HOW TO COMPLETE THIS TASK
Using the listing below, please gather every line containing the word "event".

━━ WORKING DATA

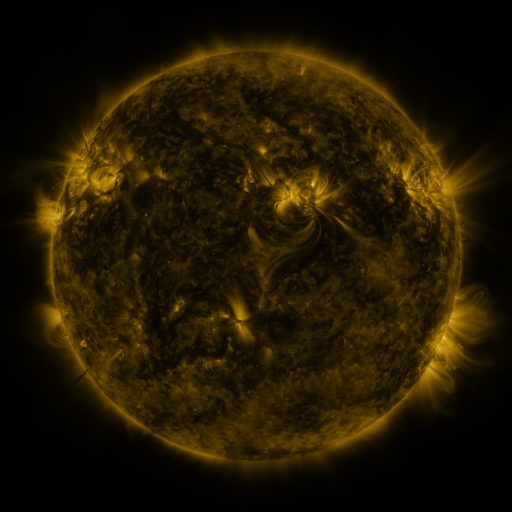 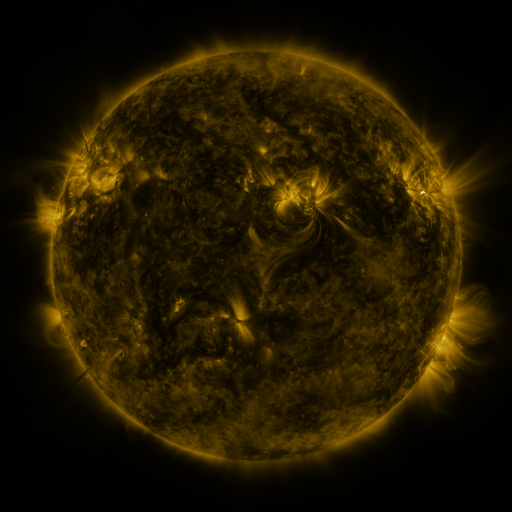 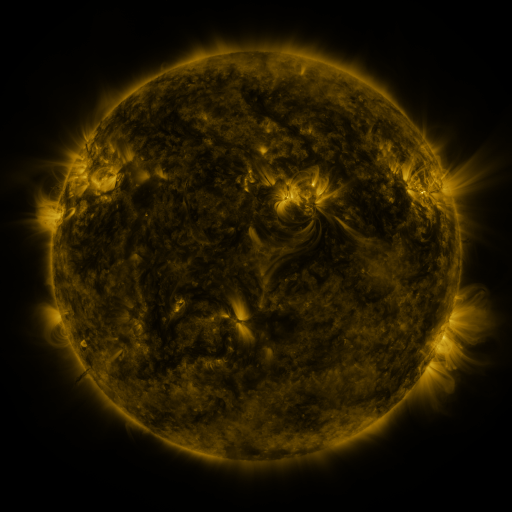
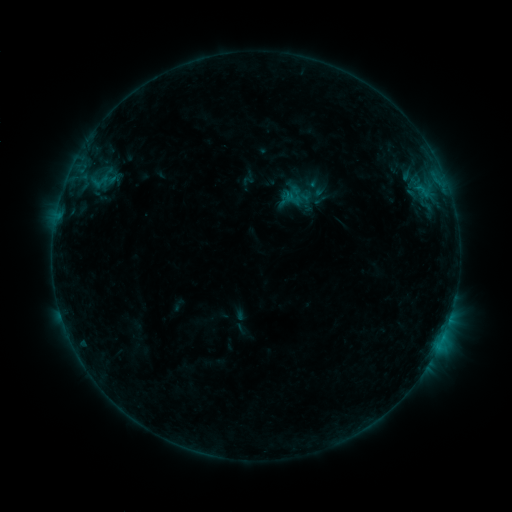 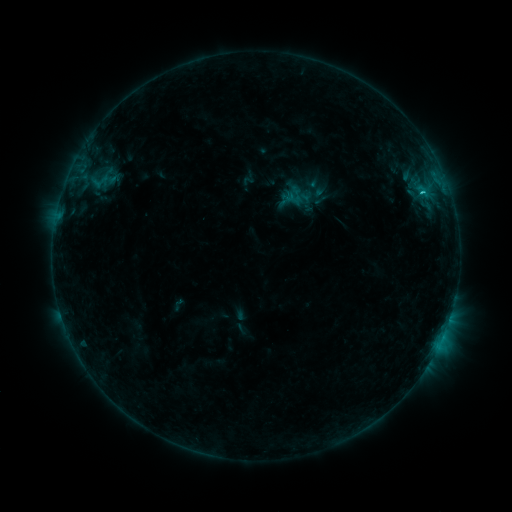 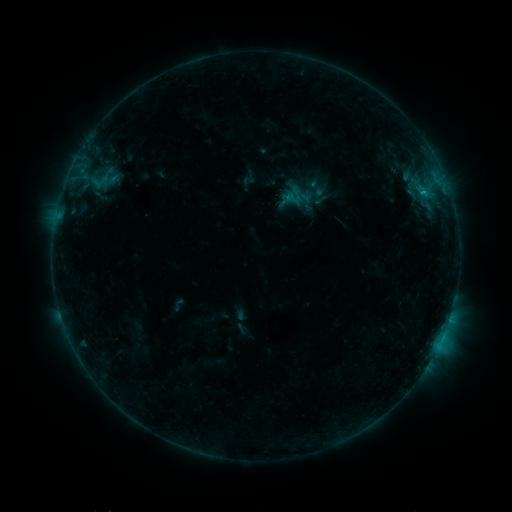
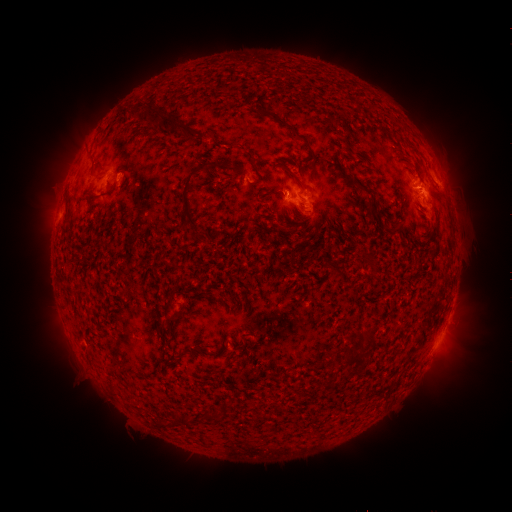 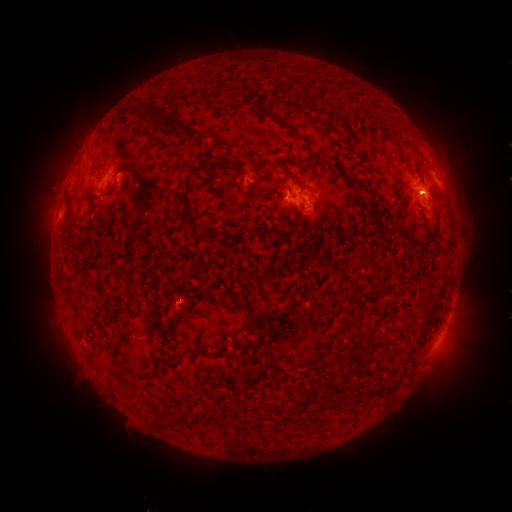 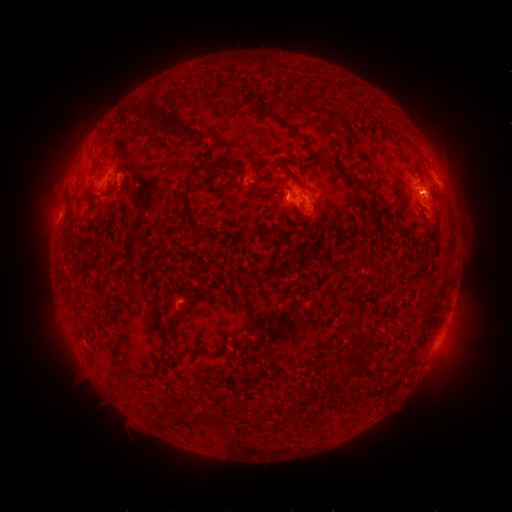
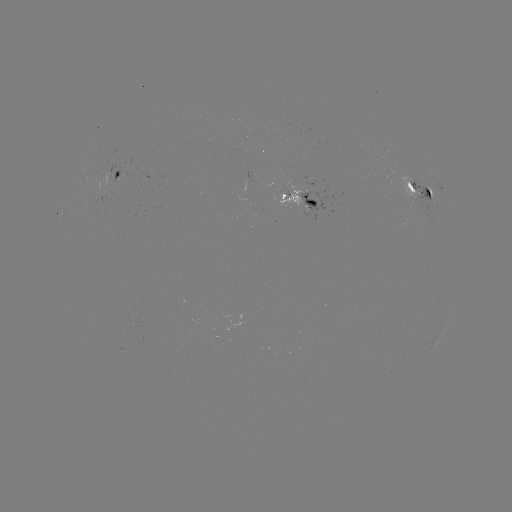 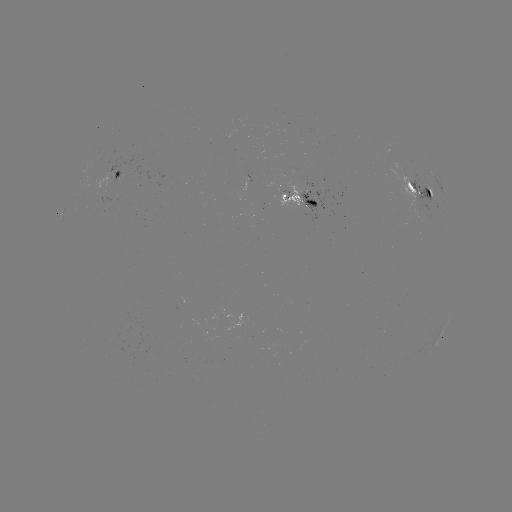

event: flare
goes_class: C1.0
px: (421, 195)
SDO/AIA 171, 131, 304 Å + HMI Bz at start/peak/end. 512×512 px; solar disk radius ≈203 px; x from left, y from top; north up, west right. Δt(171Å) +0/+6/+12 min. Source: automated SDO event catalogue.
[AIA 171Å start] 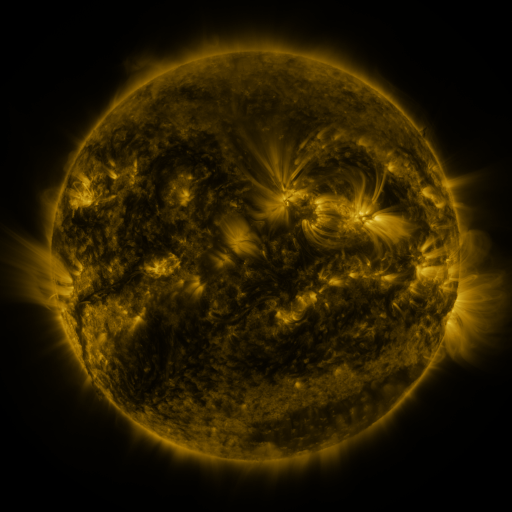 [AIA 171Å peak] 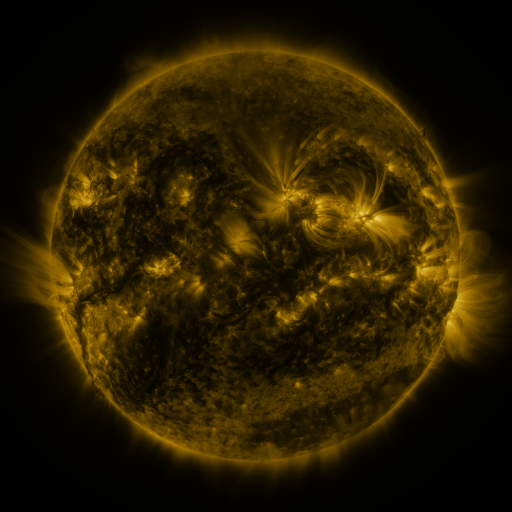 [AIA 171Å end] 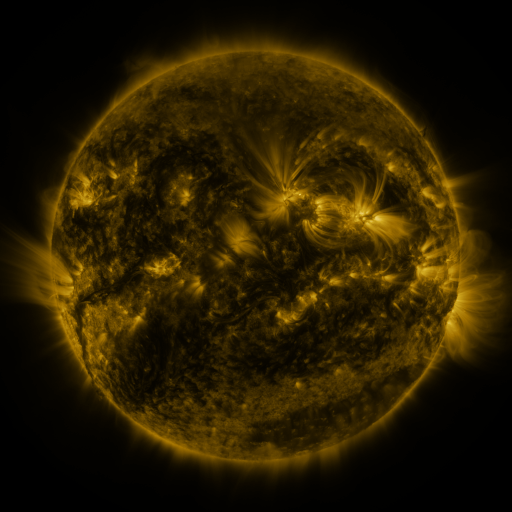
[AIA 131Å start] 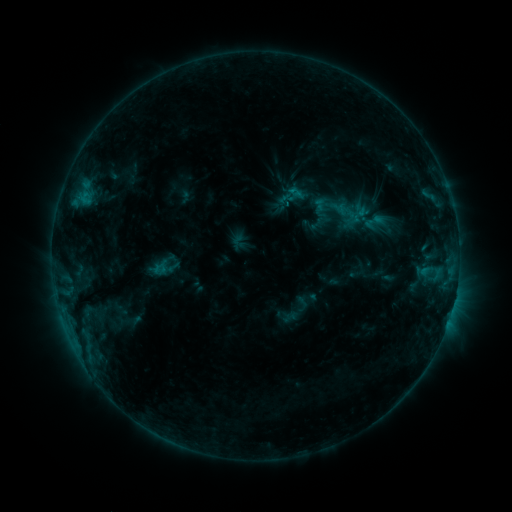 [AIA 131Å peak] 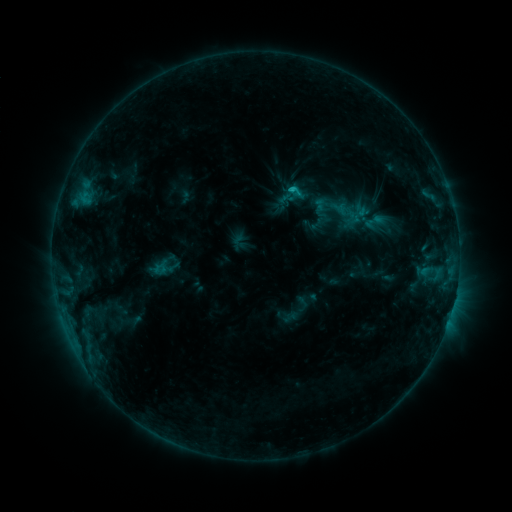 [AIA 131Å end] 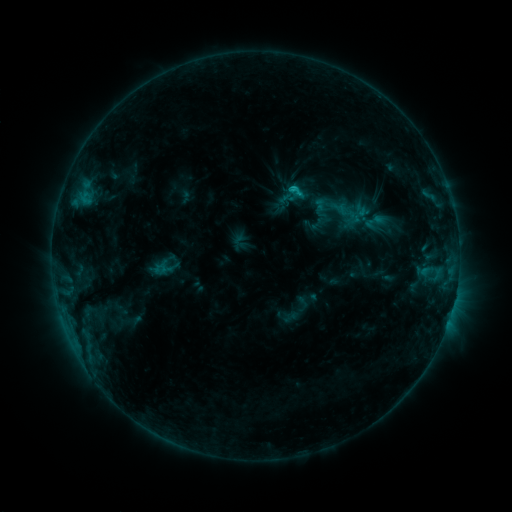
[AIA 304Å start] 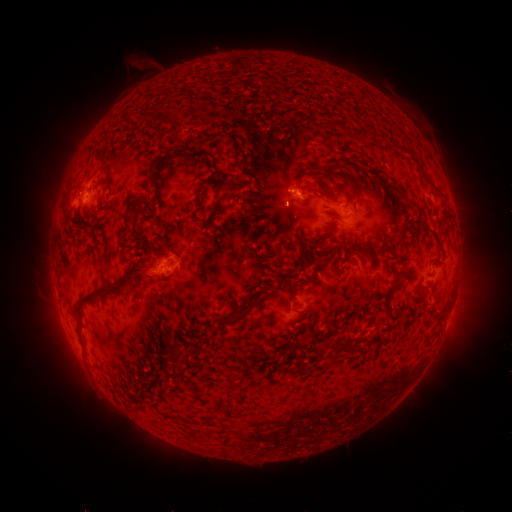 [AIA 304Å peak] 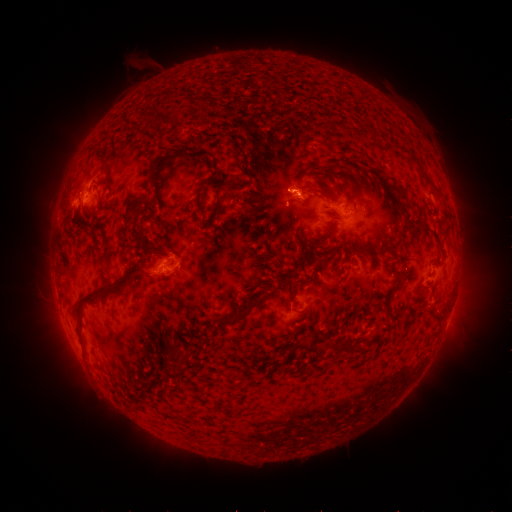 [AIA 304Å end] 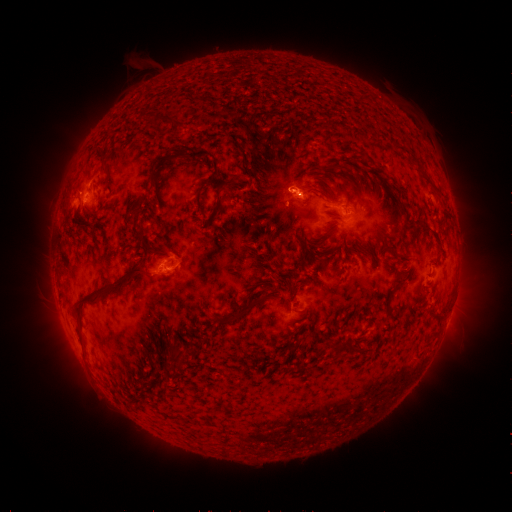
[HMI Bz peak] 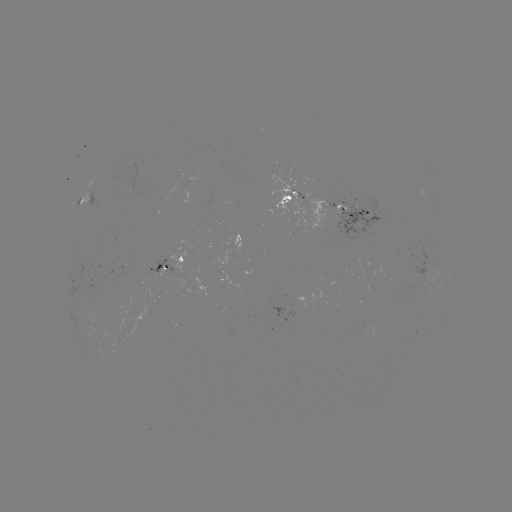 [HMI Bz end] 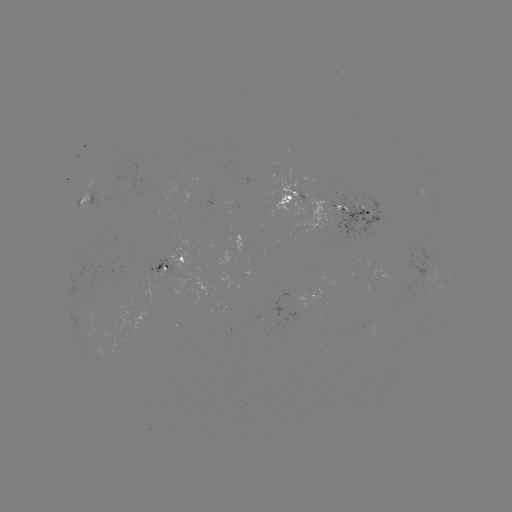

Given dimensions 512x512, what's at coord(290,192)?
C1.1 flare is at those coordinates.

━━━━

OUTPUT FOR THIS EXERCISE
event: flare
SDO/AIA 171, 131, 304 Å + HMI Bz at start/peak/end. 512×512 px; solar disk radius ≈203 px; x from left, y from top; north up, west right. Δt(171Å) +0/+6/+12 min. Source: automated SDO event catalogue.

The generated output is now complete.